By: Miro Petek
The media outlet for which we pay a communication tax summarised, in its recent report on the media‑freedom index by Reporters Without Borders, several interesting sentences that clearly illustrate the manipulations permeating the Slovenian media landscape. Let’s look at the sentence published on MMC RTV SLO (30 April 2026): “Slovenia’s decline in the ranking of 180 countries by 1.2 points, to a total of 72.9 out of 100, is not significant, and the reason for the drop is also the progress of other countries.” On this ranking, one of many dealing with media freedom, Slovenia placed 36th among 180 countries.
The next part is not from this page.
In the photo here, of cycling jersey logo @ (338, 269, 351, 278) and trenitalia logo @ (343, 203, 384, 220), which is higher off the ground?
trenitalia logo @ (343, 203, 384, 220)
During Golob’s government, the situation in the media sector deteriorated, yet Slovenian journalists soften this by claiming that the decrease in points is not significant and, remarkably, that the reason for the drop is the progress of other countries. In this way, they implicitly conceal the responsibility of the ruling politics for the catastrophic state of the Slovenian media landscape. They suggest to readers that the decline in the ranking is minor, that such things simply happen, and that this small drop can easily be made up. Journalists therefore feel the need and mission not only to present facts, but also to guide us, to interpret, to downplay the seriousness of the decline – and they even place the comment that the drop is small before the actual reason for the decline, which is itself bizarre: the progress of other countries. So the problem is not the dismal state of the Slovenian media environment, but the improvement of others, which pushes us downward on the index. In the rest of the text, they gladly list and compare neighbouring countries that rank even worse. Since they cannot completely ignore the index or pretend that Slovenia did not fall, they soften it with phrases about how small the decline is. When I studied journalism at the then‑FSPN (today’s FDV), we analysed journalistic texts. I remember classes with Manca Košir, Slavko Splichal, Toma Korošec and others, and such manipulative and unprofessional writing would have been torn to pieces by students back then. Yes, we lived in ideological uniformity, but we knew what professional journalism was.
And that is not all. MMC reports that Reporters Without Borders are concerned about the state of the media, but not because of the recent declines, rather because a new right‑wing government is forming. This is a severe prejudgment, as the new government has not even been formed yet, let alone adopted any measures. These gentlemen, together with our media, are telling us that a right‑wing government is potentially dangerous, creating distrust in advance solely on the basis of political identity and ideological label. This fear‑mongering serves to diminish and obscure the responsibility of Golob’s government for the catastrophic state of the media sector, which is even worse than what the index reflects. Golob’s own statement, “We have committed ourselves to cleansing RTV of Janšism,” should alone have pushed Slovenia to the bottom of the ranking. And it is not only about the media. In Slovenia, a discourse has taken hold that a certain political orientation, the right or centre‑right, is inherently less legitimate and potentially dangerous, even before a government is formed after democratic elections.
Let us imagine that, with these same published data, a right‑wing government were in power – the interpretation would be entirely different. Based on past experience, we would be reading how the decline is enormous, how Slovenia should be deeply worried about trends of decreasing media freedom, how this signals ‘Orbanisation,’ political pressure, attacks on journalists and media, and of course, how democracy is threatened. The same statistics would take on a completely different tone, thunderous, predicting media collapse, and European commissioners and MEPs would already have their plane tickets booked for a visit to Slovenia.